Amazing Grace

“There is vanity which is done on the earth where there are righteous ones who have thrown down on them as if their deeds were wicked; and there are wicked ones who have thrown down on them as if their deeds were righteous. As I said, this also is vanity.”

(Ecclesiastes 8:14)

This is a theme that we have seen several times in this book. Sadly, it happens in life enough that it seems clear to Solomon that it needs to be addressed. But sometimes, at the heart of the matter, the wicked seem to be rewarded and the righteous seem to be punished. As is sometimes said, “no good deed goes unpunished.” This is vanity…or as Rabbi Shalom Yitzhaki (Rashi) worded it, “There is a futility which confounds mankind…”

Indeed, this futility does compound mankind until we recognize one great truth. We are not righteous…no not one (Psalm 14:1; Romans 3:10). We are wicked sinners…every single one of us…you and me both. And when the judgment of the wicked gets poured down on our heads the best that we can rightly say is, “Dear Lord, I deserve this and so much more.” And, when even the smallest good thing happens in our lives, the best that we can rightly say is, “Dear Lord, this is but from your abundant grace and it is not what I deserve.” 

Were we to receive what was just, this earth would be Hell — stripped of all light and good things — with no hope of deliverance. As terrifying as this world can be at times, it would be worse…infinitely worse. All good — in the life of both the Christian and the non-Christian is an expression of God’s grace. Yet, how often we take that grace for granted and do not marvel in wonder at why God would extend grace to sinners such as we are.

We’ve been told a lie. Our society has told us that we are not so bad. It has told us that if we work hard, provide for our children, are faithful to our spouses, and obey the civil law (at least when the authorities are watching) that we are basically good people. Basically moral, yes, but not basically good. The Pharisees were basically moral people but Jesus called them children of the Devil (John 8:44). As John Newton rightly wrote… “Amazing grace, how sweet the sound, that saved a wretch like me!” Do you know what a wretch is? Do you know that Newton was not just talking about himself? The words speak of you and me.

So, when we pursue sin, we demonstrate the hold that worldly wickedness has on our lives. When we choose not to fight to resist sin (I mean, really resist it), we demonstrate that we don’t care. And, when we do resist sin, it is a clear demonstration of God’s grace at work in us through faith and there is no credit that we can claim of our own.

I have said many times that what bothers me is not so much the Christian who sins — we all will so long as we are in this fallen world — what bothers me are those who profess to be Christian and think they are without major sin and Christians who do not grieve over and repent of their sins. That’s when they become dangerous because clearly they do not understand grace. Solomon is right, as they see the world, it is something that is vanity and confounds all expectations. 

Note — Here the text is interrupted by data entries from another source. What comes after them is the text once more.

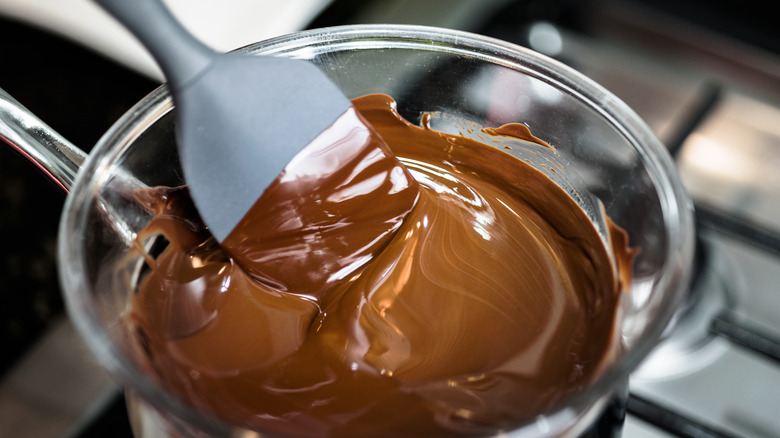 mixing chocolate in bowl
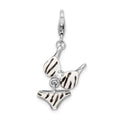 Amore La Vita Sterling Silver Rhodium-plated Polished 3-D CZ Enameled Zebra Bikini Pendant, 43 x 16 mm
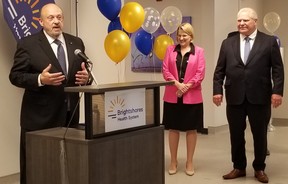 Michael Tibollo, the associate minister of mental health and addictions, at the opening of Brightshores Mental Health and Addictions Wellness and Recovery Centre, with Premier Doug Ford and Health Minister Sylvia Jones on Friday, June 7, 2024 in Owen Sound, Ont. (Scott Dunn/The Sun Times/Postmedia Network)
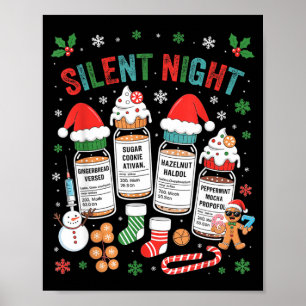 Retro Profol Silent Night Icu Nurses Funny Merry C Poster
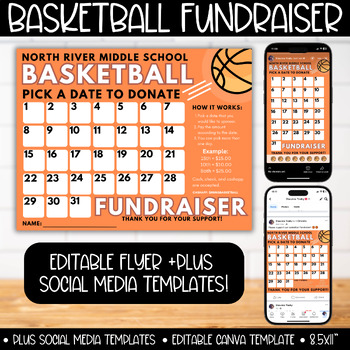 Preview of Pay for your Day Calendar Basketball Team Fundraiser, Pick a Date Sponsor Season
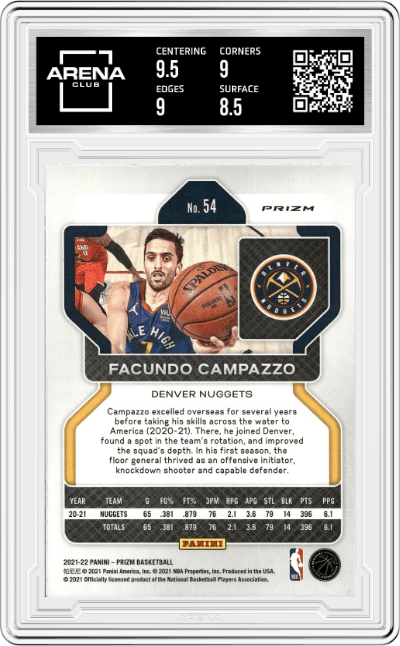 Facundo Campazzo from the 2021-22 Panini Prizm  set featuring a Purple Wave Prizm parallel graded by Arena Club and given an overall grade of 9.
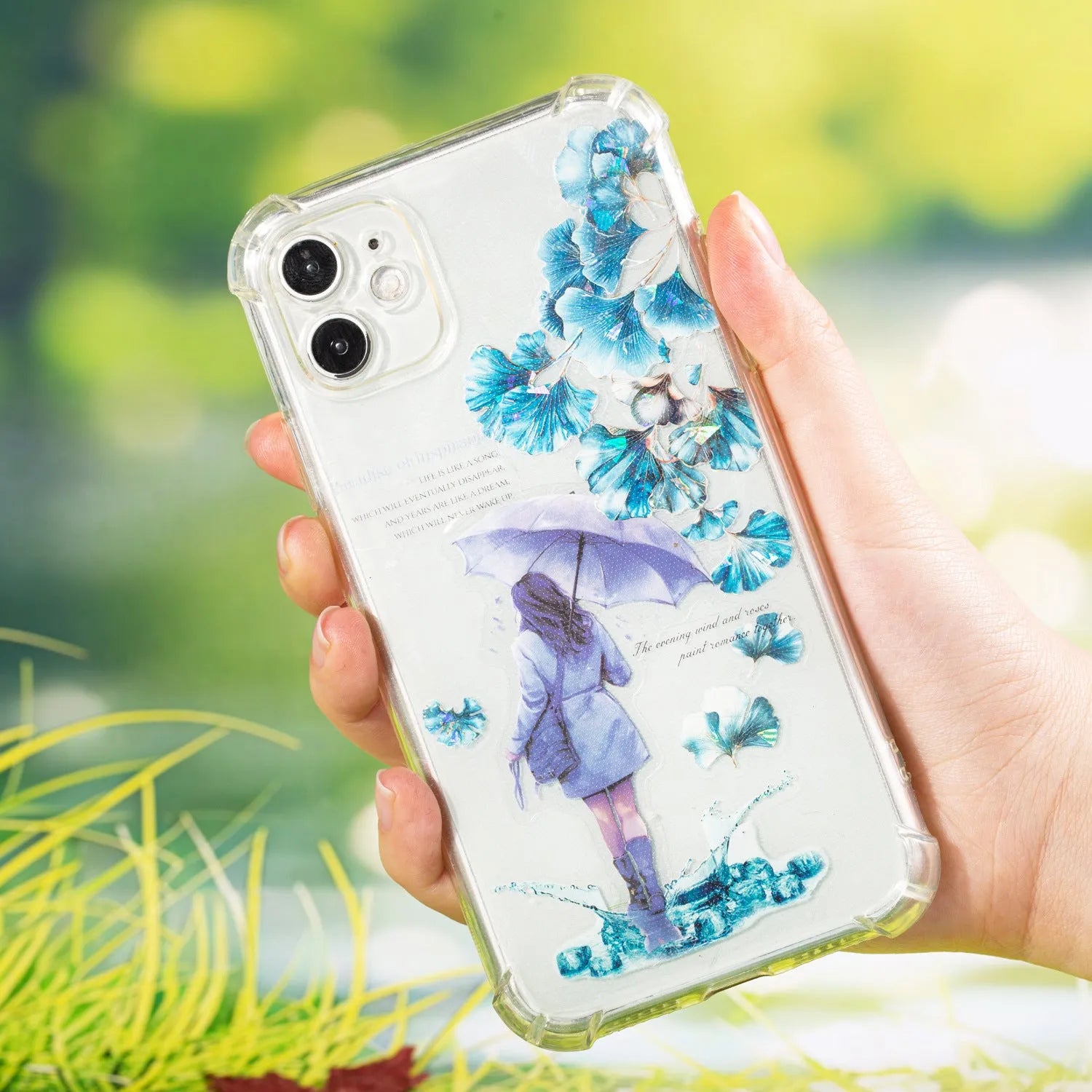 Roll of decorative leaf pattern stickers for hand account books showing six different natural designs including ginkgo and maple leaves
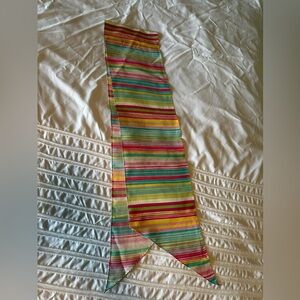 100% Silk Scarf by Talbots. Printed and sewn in Korea. Pastel stripes longer.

And, so as a sinner writing to sinners, my prayer is that we keep this great truth of our unworthiness before our eyes. We owe everything to Christ and to God’s grace who saved us because he ordained that we be in Christ. That, my friends, must be our starting point because unless we start there we shall not repent when we sin. Unless we start there we will not have a godly hatred for our sin. And unless we start there we will never appreciate God’s amazing grace.